Readers familiar with significance testing may notice that Table 1.1 does not contain chi‐square analyses, commonly used to determine whether significant differences exist between observed and expected cell frequencies. Lazarsfeld, a research methodologist, did not consider it appropriate to test bivariate relationships for statistical significance, reasoning that additional variables could alter – or eliminate – significant relationships.1 As indicated, when Lazarsfeld and his colleagues conducted their election research, multivariate techniques for categorical data had not been developed. For example, log‐linear modeling, which examines associations among multiple categorical variables simultaneously, did not exist as such; had the technique been available, Lazarsfeld and other researchers may have used it in analyzing frequency data. In fact, Alwin and Campbell (1987, S147) described log‐linear models as, “in many ways, the culmination of the classic Lazarsfeldian tradition. They relate to it directly, rather than obliquely. They focus on tables, the basic building blocks of survey analysis, and they provide precise tests of simple and complex versions of partialling and elaboration hypotheses.” Indeed, where Pearson and Yule worked with 2 x 2 contingency tables (i.e., cross‐tabulations in which both variables contained two categories), statisticians who developed log‐linear models (see Goodman 1978) established approaches for the simultaneous analysis of more than two variables, each of which may have contained more than two categories.

In addition to log‐linear modeling, the current text also addresses binary, multinomial, and ordinal logistic regression analyses. As with ordinary least squares (OLS) regression, logistic models examine the effects of one or more independent (explanatory, predictor) variables on a single dependent (response, outcome) measure.2 Like log‐linear models, logistic regression techniques belong to a special class of generalized linear models (GLMs), developed by Nelder and Wedderburn (1972). As explained in Chapter 4 of the current text, a GLM contains a systematic and a random component as well as a link function. Explanatory variables form the systematic component, while a dependent measure and the probability distribution assigned to it constitute the random component (Agresti 2007, 66–67; see also, McCullagh and Nelder 1989). Link functions connect the systematic and random components.

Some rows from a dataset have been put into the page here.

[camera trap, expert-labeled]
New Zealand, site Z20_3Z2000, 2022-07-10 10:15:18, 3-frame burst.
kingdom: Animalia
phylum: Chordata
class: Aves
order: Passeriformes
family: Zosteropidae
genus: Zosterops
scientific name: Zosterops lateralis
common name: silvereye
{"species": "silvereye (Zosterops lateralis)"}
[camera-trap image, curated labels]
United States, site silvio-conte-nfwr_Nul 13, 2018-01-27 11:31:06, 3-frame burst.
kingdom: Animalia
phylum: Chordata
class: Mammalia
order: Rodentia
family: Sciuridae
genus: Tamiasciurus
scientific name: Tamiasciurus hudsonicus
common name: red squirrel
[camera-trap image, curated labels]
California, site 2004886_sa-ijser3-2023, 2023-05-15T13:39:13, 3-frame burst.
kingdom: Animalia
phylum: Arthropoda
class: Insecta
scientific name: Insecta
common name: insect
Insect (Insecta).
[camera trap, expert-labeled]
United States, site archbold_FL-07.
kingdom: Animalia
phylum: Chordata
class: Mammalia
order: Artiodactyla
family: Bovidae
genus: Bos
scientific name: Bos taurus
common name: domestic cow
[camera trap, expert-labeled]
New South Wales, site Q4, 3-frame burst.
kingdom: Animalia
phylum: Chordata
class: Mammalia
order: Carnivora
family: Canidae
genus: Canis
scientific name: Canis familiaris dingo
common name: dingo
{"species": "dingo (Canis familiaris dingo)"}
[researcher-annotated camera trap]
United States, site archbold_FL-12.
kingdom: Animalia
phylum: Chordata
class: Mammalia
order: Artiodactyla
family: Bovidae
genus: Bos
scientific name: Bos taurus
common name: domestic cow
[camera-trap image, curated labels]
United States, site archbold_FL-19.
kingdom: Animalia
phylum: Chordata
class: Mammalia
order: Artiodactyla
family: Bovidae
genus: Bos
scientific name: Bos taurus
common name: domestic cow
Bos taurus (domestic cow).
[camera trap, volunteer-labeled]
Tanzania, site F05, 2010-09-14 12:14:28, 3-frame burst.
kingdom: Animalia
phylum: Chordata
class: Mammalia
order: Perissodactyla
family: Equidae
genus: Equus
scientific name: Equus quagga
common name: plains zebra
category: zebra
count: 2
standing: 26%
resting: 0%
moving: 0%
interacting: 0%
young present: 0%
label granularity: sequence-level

In the case of log‐linear and logistic regression techniques, the link function transforms a response measure, such that the dependent variable can be modeled as a linear function of explanatory measures. In OLS regression, a transformation is not necessary, as the procedure models the mean of a dependent variable directly, using an identity link. Log‐linear analysis, which models cell frequencies, uses a log link function, while logistic regression analysis, which models a response measure containing a value between 0 and 1 (e.g., a probability), uses the log of the odds. Statisticians who developed logistic regression models (e.g., Cox 1958, McCullagh 1980) built on the work of individuals such as Chester Bliss (1935), who popularized the probit model, and Joseph Berkson (1944), who applied the term logit to log odds.3

Because advanced modeling techniques for categorical data facilitate the simultaneous examination of multiple variables, they can help to lower the risk of Type I error, or a false rejection of the null hypothesis. When a researcher conducts multiple bivariate analyses using the same set of data, he or she increases the likelihood of identifying “significant” relationships that may be little more than chance occurrences. Yet, legitimate relationships can be rejected when analyses are too conservative; in such cases, Type II error – a failure to reject the null hypothesis when it should be rejected – can occur.4 As the current text observes, examining multiple variables simultaneously offers an appropriate balance for controlling the two types of error – provided statistical tests meet their assumptions.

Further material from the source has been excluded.